HC Deb 17 June 1954 vol 528 cc2278-81
Mr. Attlee

May I ask the Lord Privy Seal if he has an announcement to make to the House about business for next week?

The Lord Privy Seal (Mr. Harry Crookshank)

Yes, Sir. The business for next week will be as follows:

MONDAY, 21sT JUNE AND TUESDAY, 22ND JUNE—Report and Third Reading: Television Bill.

On Tuesday, after the Television Bill, we shall ask the House to take the Report and Third Reading of the Long Leases (Scotland) Bill.

WEDNESDAY, 23RD JUNE—Supply (18th Allotted Day): Committee.

It was proposed to take the Finance Bill, but in response to the Opposition's request for a debate on foreign affairs, a Supply day is being made available for this purpose. My right hon. Friend the Foreign Secretary proposes to open the debate, if the House so desires. In view of these arrangements he will not now make a statement on Tuesday.

THURSDAY, 24TH JUNE—Further progress will be made with the Committee stage of the Finance Bill.

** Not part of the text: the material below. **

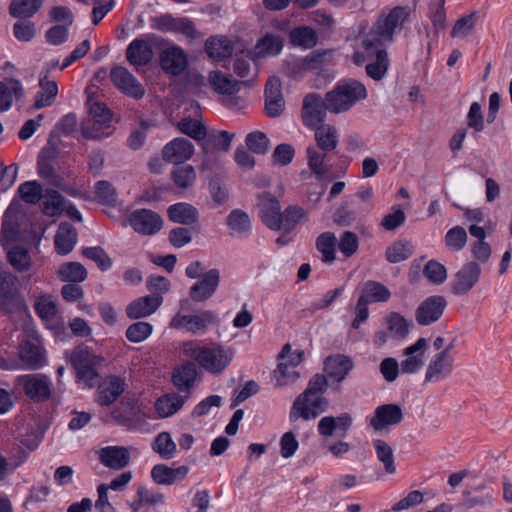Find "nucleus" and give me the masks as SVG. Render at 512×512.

FRIDAY, 25TH JUNE—Private Members' Bills.

Mr. Attlee

May I ask whether some form of communiqué will be made available in good time before the debate on Wednesday, so that hon. Members will know what has been happening at the Geneva Conference?

Mr. Crookshank

I cannot answer that directly, but I will see that the suggestion of the right hon. Gentleman is transmitted to the right quarter.

Mr. A. Henderson

Regarding my Question No. 51 to the Prime Minister, which was not reached this afternoon, asking if he would arrange for the publication of a White Paper on the public proceedings and speeches at the Geneva Conference, may I ask whether the right hon. Gentleman would indicate now that such a White Paper will be published and, if so, whether it can be produced before the debate on Wednesday?

The Prime Minister

There will be one produced about Korea, but we thought it better to wait, on the subject of Indo-China, until the actual discussions are effectively concluded.

Mr. H. Morrison

It was announced that the Foreign Secretary would make a full statement on Tuesday on the Geneva Conference, so that presumably the drafting of that statement is in hand and it would have been completed in good time. Could not that be used as the basis of a White Paper to be circulated to the House, say on Monday, or Tuesday at the lastest? That would merely be circulating to the House a statement which, otherwise, would have been made verbally. Presumably, it is possible for that to be done?

Mr. Crookshank

I am sure that that will be considered, because my right hon. Friend the Foreign Secretary is always anxious to meet the convenience of the House. But I hope the House will also consider the convenience of my right hon. Friend to some extent, in view of the great pressure under which he has been all these weeks.

Mr. Attlee

Has the Lord Privy Seal any statement to make with regard to any decision about Members' allowances?

Mr. Crookshank

It is hoped that it will be possible to make a statement next week.

Mr. Woodburn

Can the Leader of the House give us an assurance that he will consider the Motion in the name of myself and of all the Scottish Labour Members with regard to the proceedings on the Town and Country Planning (Scotland) Bill, asking that the House should recall this Bill from the Committee in view of the fact that it has now become impossible to deal with it without impinging on the six days provided under Standing Order No. 61 for the discussion of the Scottish Estimates?

May I say to the Lord Privy Seal that the Scottish Labour Members have not impeded the progress of this Bill. There are 84 Government Amendments and only eight from the Opposition. Although a temporary arrangement was made yesterday so that we might facilitate progress, even this morning 26 new Amendments and one starred new Clause have been put down. Yet we are expected to finish before Tuesday. Would the right hon. Gentleman agree to consider the Motion asking the House to recall the Bill until such time as the Scottish Estimates have been considered?

Mr. Crookshank

I have no knowledge, nor can the House have any knowledge, of what happened in the Scottish or any other Committee upstairs which has not reported. As for any Motion which it is proposed to put on the Order Paper, I cannot say anything about it until I see the Motion.

Mr. Beswick

Has the right hon. Gentleman yet recovered from his surprise at the question I asked before, about the possible shelving of the Food and Drugs Measure? Can he say whether that Measure is to be proceeded with or not?

Mr. Crookshank

No. My surprise continues.

Proceedings on the Landlord and Tenant Bill exempted, at this day's Sitting, from the provisions of Standing Order No. 1 (Sittings of the House).—[The Prime Minister.]